Items from a data source =
_ _ _

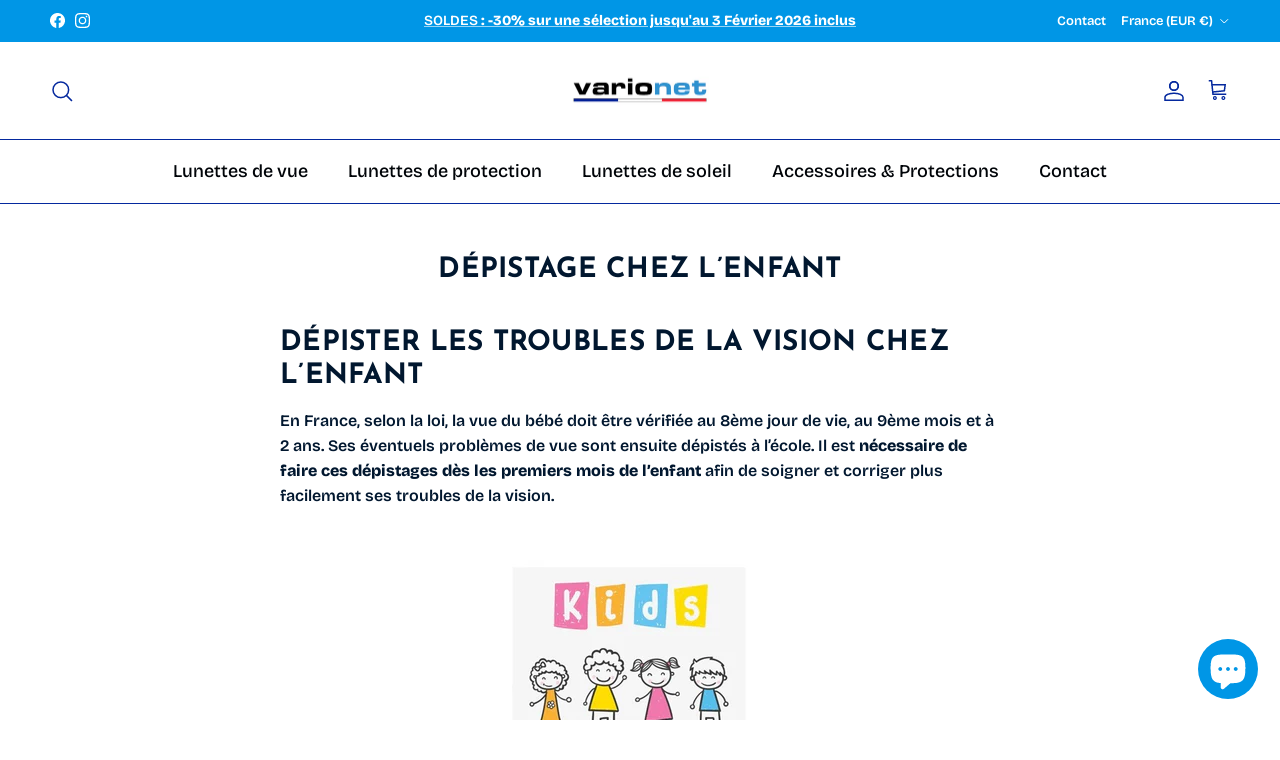

--- FILE ---
content_type: text/css
request_url: https://varionet.fr/cdn/shop/t/57/assets/swatches.css?v=58135011791830617041762183582
body_size: -127
content:
@charset "UTF-8";
[data-swatch="argent"] { --swatch-background-image: url(//www.varionet.com/cdn/shop/files/argent_128x128_crop_center.png?v=5145489710986443736) }[data-swatch="doré"] { --swatch-background-image: url(//www.varionet.com/cdn/shop/files/dore_128x128_crop_center.png?v=403539134243886434) }[data-swatch="vert"] { --swatch-background-image: url(//www.varionet.com/cdn/shop/files/vert_128x128_crop_center.png?v=4190196418768026699) }[data-swatch="rouge"] { --swatch-background-image: url(//www.varionet.com/cdn/shop/files/rouge_128x128_crop_center.png?v=12418637955731343022) }[data-swatch="bleu"] { --swatch-background-image: url(//www.varionet.com/cdn/shop/files/bleu_128x128_crop_center.png?v=12985266453789743343) }[data-swatch="bordeaux"] { --swatch-background-image: url(//www.varionet.com/cdn/shop/files/bordeaux_128x128_crop_center.png?v=17968633221212776631) }[data-swatch="ecaille"] { --swatch-background-image: url(//www.varionet.com/cdn/shop/files/ecaille_128x128_crop_center.png?v=9164260630356719671) }[data-swatch="gris"] { --swatch-background-image: url(//www.varionet.com/cdn/shop/files/gris_128x128_crop_center.png?v=1475752707436043109) }[data-swatch="rose"] { --swatch-background-image: url(//www.varionet.com/cdn/shop/files/rose_128x128_crop_center.png?v=1551608829107944999) }[data-swatch="transparent"] { --swatch-background-image: url(//www.varionet.com/cdn/shop/files/transparent_128x128_crop_center.png?v=6744452454567187930) }[data-swatch="orange"] { --swatch-background-image: url(//www.varionet.com/cdn/shop/files/orange_128x128_crop_center.png?v=8915854572196681810) }[data-swatch="jaune"] { --swatch-background-image: url(//www.varionet.com/cdn/shop/files/jaune_128x128_crop_center.png?v=5414419948153978245) }[data-swatch="gun"] { --swatch-background-image: url(//www.varionet.com/cdn/shop/files/gun_128x128_crop_center.png?v=17092407397371311935) }[data-swatch="kaki"] { --swatch-background-image: url(//www.varionet.com/cdn/shop/files/kaki_128x128_crop_center.png?v=7529494121316448954) }[data-swatch="marron"] { --swatch-background-image: url(//www.varionet.com/cdn/shop/files/marron_128x128_crop_center.png?v=17817426008275874097) }[data-swatch="noir"] { --swatch-background-image: url(//www.varionet.com/cdn/shop/files/noir_128x128_crop_center.png?v=4332806368139351791) }[data-swatch="violet"] { --swatch-background-image: url(//www.varionet.com/cdn/shop/files/violet_128x128_crop_center.png?v=1921613690648941515) }[data-swatch="marine"] { --swatch-background-image: url(//www.varionet.com/cdn/shop/files/marine_128x128_crop_center.png?v=10156982795532007348) }[data-swatch="magenta"] { --swatch-background-image: url(//www.varionet.com/cdn/shop/files/magenta_128x128_crop_center.png?v=12660363294992771727) }[data-swatch="mauve"] { --swatch-background-image: url(//www.varionet.com/cdn/shop/files/mauve_128x128_crop_center.png?v=13051281225996784905) }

_ _ _

WHAT THIS TASK INVOLVES =
All records above are to be repeated exactly, with the images left out.

PROBLEM SOLUTION =
--- FILE ---
content_type: text/css
request_url: https://varionet.fr/cdn/shop/t/57/assets/swatches.css?v=58135011791830617041762183582
body_size: -127
content:
@charset "UTF-8";
[data-swatch="argent"] { --swatch-background-image: url(//www.varionet.com/cdn/shop/files/argent_128x128_crop_center.png?v=5145489710986443736) }[data-swatch="doré"] { --swatch-background-image: url(//www.varionet.com/cdn/shop/files/dore_128x128_crop_center.png?v=403539134243886434) }[data-swatch="vert"] { --swatch-background-image: url(//www.varionet.com/cdn/shop/files/vert_128x128_crop_center.png?v=4190196418768026699) }[data-swatch="rouge"] { --swatch-background-image: url(//www.varionet.com/cdn/shop/files/rouge_128x128_crop_center.png?v=12418637955731343022) }[data-swatch="bleu"] { --swatch-background-image: url(//www.varionet.com/cdn/shop/files/bleu_128x128_crop_center.png?v=12985266453789743343) }[data-swatch="bordeaux"] { --swatch-background-image: url(//www.varionet.com/cdn/shop/files/bordeaux_128x128_crop_center.png?v=17968633221212776631) }[data-swatch="ecaille"] { --swatch-background-image: url(//www.varionet.com/cdn/shop/files/ecaille_128x128_crop_center.png?v=9164260630356719671) }[data-swatch="gris"] { --swatch-background-image: url(//www.varionet.com/cdn/shop/files/gris_128x128_crop_center.png?v=1475752707436043109) }[data-swatch="rose"] { --swatch-background-image: url(//www.varionet.com/cdn/shop/files/rose_128x128_crop_center.png?v=1551608829107944999) }[data-swatch="transparent"] { --swatch-background-image: url(//www.varionet.com/cdn/shop/files/transparent_128x128_crop_center.png?v=6744452454567187930) }[data-swatch="orange"] { --swatch-background-image: url(//www.varionet.com/cdn/shop/files/orange_128x128_crop_center.png?v=8915854572196681810) }[data-swatch="jaune"] { --swatch-background-image: url(//www.varionet.com/cdn/shop/files/jaune_128x128_crop_center.png?v=5414419948153978245) }[data-swatch="gun"] { --swatch-background-image: url(//www.varionet.com/cdn/shop/files/gun_128x128_crop_center.png?v=17092407397371311935) }[data-swatch="kaki"] { --swatch-background-image: url(//www.varionet.com/cdn/shop/files/kaki_128x128_crop_center.png?v=7529494121316448954) }[data-swatch="marron"] { --swatch-background-image: url(//www.varionet.com/cdn/shop/files/marron_128x128_crop_center.png?v=17817426008275874097) }[data-swatch="noir"] { --swatch-background-image: url(//www.varionet.com/cdn/shop/files/noir_128x128_crop_center.png?v=4332806368139351791) }[data-swatch="violet"] { --swatch-background-image: url(//www.varionet.com/cdn/shop/files/violet_128x128_crop_center.png?v=1921613690648941515) }[data-swatch="marine"] { --swatch-background-image: url(//www.varionet.com/cdn/shop/files/marine_128x128_crop_center.png?v=10156982795532007348) }[data-swatch="magenta"] { --swatch-background-image: url(//www.varionet.com/cdn/shop/files/magenta_128x128_crop_center.png?v=12660363294992771727) }[data-swatch="mauve"] { --swatch-background-image: url(//www.varionet.com/cdn/shop/files/mauve_128x128_crop_center.png?v=13051281225996784905) }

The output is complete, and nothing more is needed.